CREATE OR REPLACE TASK DIM_CUSTOMER_TASK
WAREHOUSE = COMPUTE_WH
SCHEDULE = '1 MINUTE'
AS
INSERT INTO DW.PUBLIC.DIM_CUSTOMERS (CUSTOMER_ID, CUSTOMER_NAME, EMAIL, ADDRESS)
SELECT CS.CUSTOMER_ID, CS.CUSTOMER_NAME, CS.EMAIL, CS.ADDRESS
FROM STAGING.PUBLIC.CUSTOMERS_STREAM CS
WHERE CS.METADATA$ACTION = 'INSERT';
CREATE OR REPLACE TASK DIM_PRODUCTS_TASK
WAREHOUSE = COMPUTE_WH
SCHEDULE = '1 MINUTE'
AS
INSERT INTO DW.PUBLIC.DIM_PRODUCTS (PRODUCT_ID, PRODUCT_NAME, DESCRIPTION, PRICE)
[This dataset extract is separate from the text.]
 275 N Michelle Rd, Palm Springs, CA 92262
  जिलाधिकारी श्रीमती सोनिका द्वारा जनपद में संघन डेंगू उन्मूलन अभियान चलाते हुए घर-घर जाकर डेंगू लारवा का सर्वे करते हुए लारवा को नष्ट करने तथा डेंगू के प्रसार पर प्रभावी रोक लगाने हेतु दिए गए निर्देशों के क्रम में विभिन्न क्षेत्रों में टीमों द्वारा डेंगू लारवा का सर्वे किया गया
SELECT PS.PRODUCT_ID, PS.PRODUCT_NAME,PS.DESCRIPTION, PS.PRICE
FROM STAGING.PUBLIC.PRODUCTS_STREAM PS
WHERE PS.METADATA$ACTION = 'INSERT';
CREATE OR REPLACE TASK FACT_SALES_TASK
WAREHOUSE = COMPUTE_WH
SCHEDULE = '1 MINUTE'
AS
INSERT INTO DW.PUBLIC.FACT_SALES (SALE_ID, CUSTOMER_SK, PRODUCT_SK, DATE_SK, QUANTITY)
SELECT SS.SALE_ID,
(SELECT MAX(CUSTOMER_SK) FROM DW.PUBLIC.DIM_CUSTOMERS DM WHERE DM.CUSTOMER_ID = SS.CUSTOMER_ID) AS CUSTOMER_SK,
(SELECT MAX(PRODUCT_SK) FROM DW.PUBLIC.DIM_PRODUCTS DP WHERE DP.PRODUCT_ID = SS.PRODUCT_ID) AS PRODUCT_SK,
(SELECT MAX(DATE_SK) FROM DW.PUBLIC.DIM_DATES DD WHERE DD.DATE = SS.SALE_DATE) AS DATE_SK,
SS.QUANTITY
FROM STAGING.PUBLIC.SALES_STREAM SS
WHERE SS.METADATA$ACTION = 'INSERT';
To enable our TASK we can do this by the command:
ALTER TASK DIM_CUSTOMER_TASK RESUME;
ALTER TASK DIM_PRODUCTS_TASK RESUME;
ALTER TASK FACT_SALES_TASK RESUME;
Done!
Now with this basic and demonstrate solution we did an Importation of data from S3 Buckets to SnowFlake using SQS and Snowpipe and inside Snowflake we built a stream CDC type 2 to populate our DW database.
Conclusion
By combining the power of Snowflake’s cloud architecture with the flexibility of AWS S3, SQS, and Snowpipe, we’ve successfully created a highly efficient, near real-time data streaming pipeline. This solution allows us to automate the ingestion of data, ensuring that our data warehouse is always up-to-date and ready for analysis. With the implementation of Change Data Capture (CDC), we can ensure that even as data evolves, our historical records remain intact, providing valuable insights into business trends over time. The flexibility offered by Snowflake’s streaming and task scheduling capabilities not only simplifies the data integration process but also opens up a world of possibilities for advanced analytics and reporting. By automating key processes such as data loading and transformation, businesses can focus on driving actionable insights, improving operational efficiency, and making more informed decisions in real-time. The solution we’ve built serves as the foundation for scalable, efficient, and dynamic data pipelines, ensuring that data is always available and ready to deliver business value.